There is exuberant music, dancing and singing as the procession walks along flower-bedecked streets. Men sweep the streets to clear them of evil spirits. At Saqsaywaman , there are huge crowds awaiting the arrival of the procession, Sapa Inca climbs to the sacred altar where all can see him.
Once all the celebrants are in place in the grand square of the fortress, there are speeches by Sapa Inca, the priests and representatives of the Suyos: the Snake for the world below, the Puma for life on earth, and the Condor for the upper world of the gods.

A priest sacrifices black llama (now in a very realistic stage act) and the high priest holds aloft the bloody heart in honor of Pachamama (Mother Earth.) This is done to ensure the fertility of the earth which in combination with light and warmth from the sun provides a bountiful crop. The priests read the blood stains to see the future for the Inca.

As the sun begins to set, stacks of straw are set on fire and the celebrants dance around them to honor Tawantinsuyo or the Empire of the Four Wind Directions. In ancient times, no fire was allowed that day until the evening fires. Mercifully, they fired these up a couple of hours early for the festival. 

The ceremony of Inti Raymi ends with a procession back to Cusco. Sapa Inca and Mama Occla are carried on their thrones, the high priests and representatives of the Suyos pronounce blessings on the people. Once again, a new year has begun.

A long day, but such a feast for the eyes and ears; what a great adventure!

Friday morning, while on our walk, we happened right into the middle of the procession taking the saint Santiago from the main cathedral back to his church. It was a study in complete and utter chaos with morning traffic trying to get around the bands, dancers and the men carrying the huge saint on their shoulders. It completely amazed us that as far as we could see no one was hit by a car or bus. Though, horns blared and certainly many epithets got muttered, the whole thing came off.

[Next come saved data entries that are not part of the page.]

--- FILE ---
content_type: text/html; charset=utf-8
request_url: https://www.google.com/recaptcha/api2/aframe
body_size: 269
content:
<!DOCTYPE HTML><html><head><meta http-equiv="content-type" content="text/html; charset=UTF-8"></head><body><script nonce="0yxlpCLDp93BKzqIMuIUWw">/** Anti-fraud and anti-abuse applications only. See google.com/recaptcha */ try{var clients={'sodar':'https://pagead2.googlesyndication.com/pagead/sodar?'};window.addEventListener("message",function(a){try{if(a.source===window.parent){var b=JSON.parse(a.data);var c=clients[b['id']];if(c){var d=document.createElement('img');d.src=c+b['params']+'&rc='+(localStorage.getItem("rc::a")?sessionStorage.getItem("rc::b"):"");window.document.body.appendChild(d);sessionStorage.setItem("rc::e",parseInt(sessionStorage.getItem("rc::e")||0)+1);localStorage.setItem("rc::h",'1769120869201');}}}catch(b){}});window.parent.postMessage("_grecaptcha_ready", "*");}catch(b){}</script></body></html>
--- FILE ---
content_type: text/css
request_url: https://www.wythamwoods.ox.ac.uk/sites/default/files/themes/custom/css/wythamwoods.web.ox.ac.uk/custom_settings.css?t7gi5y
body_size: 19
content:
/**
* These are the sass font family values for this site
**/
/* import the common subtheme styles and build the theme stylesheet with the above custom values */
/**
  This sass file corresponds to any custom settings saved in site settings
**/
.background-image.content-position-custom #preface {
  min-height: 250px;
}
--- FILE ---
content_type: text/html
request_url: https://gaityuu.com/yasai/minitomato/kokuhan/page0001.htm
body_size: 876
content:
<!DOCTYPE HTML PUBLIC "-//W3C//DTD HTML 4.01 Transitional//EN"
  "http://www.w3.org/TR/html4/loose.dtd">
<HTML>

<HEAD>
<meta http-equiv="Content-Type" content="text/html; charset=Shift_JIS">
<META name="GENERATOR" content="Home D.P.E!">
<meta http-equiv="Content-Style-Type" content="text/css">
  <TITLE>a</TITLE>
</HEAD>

A new Senior Couple arrived Thursday. The Rhoades, from Salt Lake City will be working with the Perpetual Education Fund here in Cusco. Members of the church donate to this fund that is used as a loan fund to help young people get an education or learn a skill to improve their circumstances. The perpetual nature of this is that of course the fund is to be repaid when the young people get work in the field they have studied and then they, as active and productive members can contribute more later on. The church patterned this program after the perpetual immigration fund from the 1800s that helped thousands of saints to immigrate to Utah in the early days of the church there, part of the pioneer story… Anyway, we have been helping the Rhoades get adjusted and answering lots of questions.

We have commented many times that every day there seems to be something interesting or new to see. And, during all this fiesta time and the magic of living here, we are getting our images taken and just received our second terabyte disk to hand over to the archives. They were thrilled to receive the last one and we cannot believe that we have filled another. We love our mission!